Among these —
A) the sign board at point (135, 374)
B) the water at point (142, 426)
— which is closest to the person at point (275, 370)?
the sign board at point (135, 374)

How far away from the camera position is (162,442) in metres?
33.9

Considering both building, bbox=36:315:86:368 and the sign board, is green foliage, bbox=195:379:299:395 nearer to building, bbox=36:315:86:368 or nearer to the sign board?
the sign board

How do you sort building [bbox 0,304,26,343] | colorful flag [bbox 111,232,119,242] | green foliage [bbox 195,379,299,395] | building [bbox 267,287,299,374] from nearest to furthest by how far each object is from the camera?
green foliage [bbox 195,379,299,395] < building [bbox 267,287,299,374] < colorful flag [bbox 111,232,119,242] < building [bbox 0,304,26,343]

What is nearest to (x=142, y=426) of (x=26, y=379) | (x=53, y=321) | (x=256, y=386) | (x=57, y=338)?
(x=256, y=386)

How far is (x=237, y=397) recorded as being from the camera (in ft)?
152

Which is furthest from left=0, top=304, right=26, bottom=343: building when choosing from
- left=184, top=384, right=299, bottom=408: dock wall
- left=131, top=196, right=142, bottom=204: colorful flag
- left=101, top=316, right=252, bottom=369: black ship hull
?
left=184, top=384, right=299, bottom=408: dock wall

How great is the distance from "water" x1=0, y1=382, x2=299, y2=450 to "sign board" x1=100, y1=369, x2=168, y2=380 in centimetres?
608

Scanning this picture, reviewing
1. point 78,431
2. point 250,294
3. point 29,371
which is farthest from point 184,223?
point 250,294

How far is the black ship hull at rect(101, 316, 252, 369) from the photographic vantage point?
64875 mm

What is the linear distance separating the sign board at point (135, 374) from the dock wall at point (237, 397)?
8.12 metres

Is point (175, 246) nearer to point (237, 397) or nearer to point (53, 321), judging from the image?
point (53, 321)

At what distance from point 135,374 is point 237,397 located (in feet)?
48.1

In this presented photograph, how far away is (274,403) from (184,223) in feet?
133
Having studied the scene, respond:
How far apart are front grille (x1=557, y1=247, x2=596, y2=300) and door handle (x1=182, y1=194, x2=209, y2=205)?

==

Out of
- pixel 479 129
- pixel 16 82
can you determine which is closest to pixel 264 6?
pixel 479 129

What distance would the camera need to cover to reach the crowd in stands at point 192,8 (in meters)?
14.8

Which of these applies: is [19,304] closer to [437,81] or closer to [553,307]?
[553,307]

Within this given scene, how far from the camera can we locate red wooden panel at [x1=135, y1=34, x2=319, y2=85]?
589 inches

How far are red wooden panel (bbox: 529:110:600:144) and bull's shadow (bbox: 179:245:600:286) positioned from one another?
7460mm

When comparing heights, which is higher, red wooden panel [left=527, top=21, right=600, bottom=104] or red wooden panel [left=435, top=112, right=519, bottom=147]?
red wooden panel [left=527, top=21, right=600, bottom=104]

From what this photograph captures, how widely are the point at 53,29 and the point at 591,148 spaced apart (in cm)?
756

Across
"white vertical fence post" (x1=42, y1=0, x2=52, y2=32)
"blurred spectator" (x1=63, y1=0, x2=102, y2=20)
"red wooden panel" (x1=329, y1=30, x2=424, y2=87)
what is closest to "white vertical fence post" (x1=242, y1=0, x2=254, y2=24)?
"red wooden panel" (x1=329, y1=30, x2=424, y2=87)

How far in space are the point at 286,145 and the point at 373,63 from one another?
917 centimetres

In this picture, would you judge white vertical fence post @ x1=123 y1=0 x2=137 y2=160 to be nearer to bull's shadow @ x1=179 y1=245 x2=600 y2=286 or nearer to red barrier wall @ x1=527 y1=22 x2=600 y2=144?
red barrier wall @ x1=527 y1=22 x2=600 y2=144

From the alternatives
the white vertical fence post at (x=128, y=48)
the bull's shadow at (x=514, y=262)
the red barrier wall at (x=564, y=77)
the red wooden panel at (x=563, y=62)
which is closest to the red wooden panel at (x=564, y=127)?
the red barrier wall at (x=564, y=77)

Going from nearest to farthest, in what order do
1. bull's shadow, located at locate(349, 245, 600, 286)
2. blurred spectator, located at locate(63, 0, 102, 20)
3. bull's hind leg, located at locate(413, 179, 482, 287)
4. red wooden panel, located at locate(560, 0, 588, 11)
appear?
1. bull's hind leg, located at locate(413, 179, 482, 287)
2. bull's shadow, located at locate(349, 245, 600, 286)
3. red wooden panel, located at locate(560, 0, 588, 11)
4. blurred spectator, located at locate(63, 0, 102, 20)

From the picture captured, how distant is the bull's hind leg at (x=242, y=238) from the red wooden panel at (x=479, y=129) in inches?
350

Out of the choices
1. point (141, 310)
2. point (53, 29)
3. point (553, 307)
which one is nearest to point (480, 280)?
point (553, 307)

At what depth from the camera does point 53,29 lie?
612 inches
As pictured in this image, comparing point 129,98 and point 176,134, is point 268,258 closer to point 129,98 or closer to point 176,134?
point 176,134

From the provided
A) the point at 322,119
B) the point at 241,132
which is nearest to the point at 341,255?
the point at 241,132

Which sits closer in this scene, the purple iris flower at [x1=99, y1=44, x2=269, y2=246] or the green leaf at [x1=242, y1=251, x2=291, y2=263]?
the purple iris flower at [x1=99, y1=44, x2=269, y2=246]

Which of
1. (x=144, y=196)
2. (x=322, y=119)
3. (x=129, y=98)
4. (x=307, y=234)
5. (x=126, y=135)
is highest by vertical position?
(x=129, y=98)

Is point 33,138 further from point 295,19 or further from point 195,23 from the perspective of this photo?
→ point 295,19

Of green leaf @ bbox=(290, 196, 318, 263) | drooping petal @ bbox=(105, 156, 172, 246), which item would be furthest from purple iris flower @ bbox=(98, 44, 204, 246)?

==

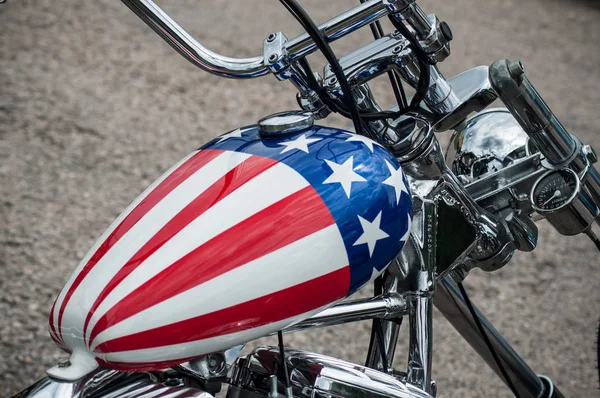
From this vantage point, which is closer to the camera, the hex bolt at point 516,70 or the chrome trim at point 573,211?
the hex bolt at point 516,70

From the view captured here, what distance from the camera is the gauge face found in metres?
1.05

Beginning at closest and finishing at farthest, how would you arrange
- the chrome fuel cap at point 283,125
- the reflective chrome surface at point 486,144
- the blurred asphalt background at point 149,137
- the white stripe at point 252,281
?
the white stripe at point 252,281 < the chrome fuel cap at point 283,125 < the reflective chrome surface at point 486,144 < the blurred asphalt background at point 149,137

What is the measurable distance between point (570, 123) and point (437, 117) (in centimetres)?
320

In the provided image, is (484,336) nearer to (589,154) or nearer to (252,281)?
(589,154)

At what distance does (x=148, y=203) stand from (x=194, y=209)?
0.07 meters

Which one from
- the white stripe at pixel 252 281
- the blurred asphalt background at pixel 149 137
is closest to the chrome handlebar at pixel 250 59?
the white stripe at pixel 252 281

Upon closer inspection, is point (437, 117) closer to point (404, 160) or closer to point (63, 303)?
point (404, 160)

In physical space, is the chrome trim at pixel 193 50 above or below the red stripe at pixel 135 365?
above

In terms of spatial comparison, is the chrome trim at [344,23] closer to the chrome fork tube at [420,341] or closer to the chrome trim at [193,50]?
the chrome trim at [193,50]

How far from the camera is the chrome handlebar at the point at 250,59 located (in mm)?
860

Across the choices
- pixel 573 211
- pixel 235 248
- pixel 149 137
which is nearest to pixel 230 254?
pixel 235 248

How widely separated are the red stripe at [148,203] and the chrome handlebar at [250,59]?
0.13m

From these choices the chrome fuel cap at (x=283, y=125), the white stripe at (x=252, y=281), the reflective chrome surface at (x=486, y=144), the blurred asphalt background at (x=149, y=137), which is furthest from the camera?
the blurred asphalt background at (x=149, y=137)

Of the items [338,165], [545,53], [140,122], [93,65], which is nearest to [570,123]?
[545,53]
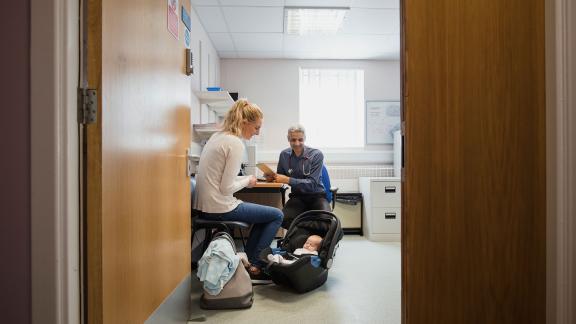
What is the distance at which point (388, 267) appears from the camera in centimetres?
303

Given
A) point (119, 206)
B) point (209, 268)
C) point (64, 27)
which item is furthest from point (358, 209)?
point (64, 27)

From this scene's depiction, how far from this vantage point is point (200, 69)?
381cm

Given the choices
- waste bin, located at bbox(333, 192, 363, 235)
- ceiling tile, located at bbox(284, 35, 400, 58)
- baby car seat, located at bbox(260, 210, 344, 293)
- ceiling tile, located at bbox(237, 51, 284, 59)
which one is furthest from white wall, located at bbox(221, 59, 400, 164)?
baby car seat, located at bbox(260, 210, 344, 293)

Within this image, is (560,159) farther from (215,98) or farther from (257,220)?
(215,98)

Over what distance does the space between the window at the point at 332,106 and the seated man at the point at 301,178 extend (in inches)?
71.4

DO THIS – Starting with the listing line that contains "At what distance from" and going on through the line that contains "How far apart", give those lines as a Markdown table with the columns Row and Line. Number each row and leave out blank lines.

ANSWER TO THIS PROBLEM –
| Row | Line |
|---|---|
| 1 | At what distance from point 135,374 is point 237,397 located (in feet)? |
| 2 | 48.1 |
| 3 | In this presented photograph, how far away is (274,403) from (184,223) in feet? |
| 4 | 133 |
| 5 | Having studied the scene, respond: |
| 6 | How far apart are front grille (x1=557, y1=247, x2=596, y2=300) and door handle (x1=182, y1=194, x2=209, y2=205)? |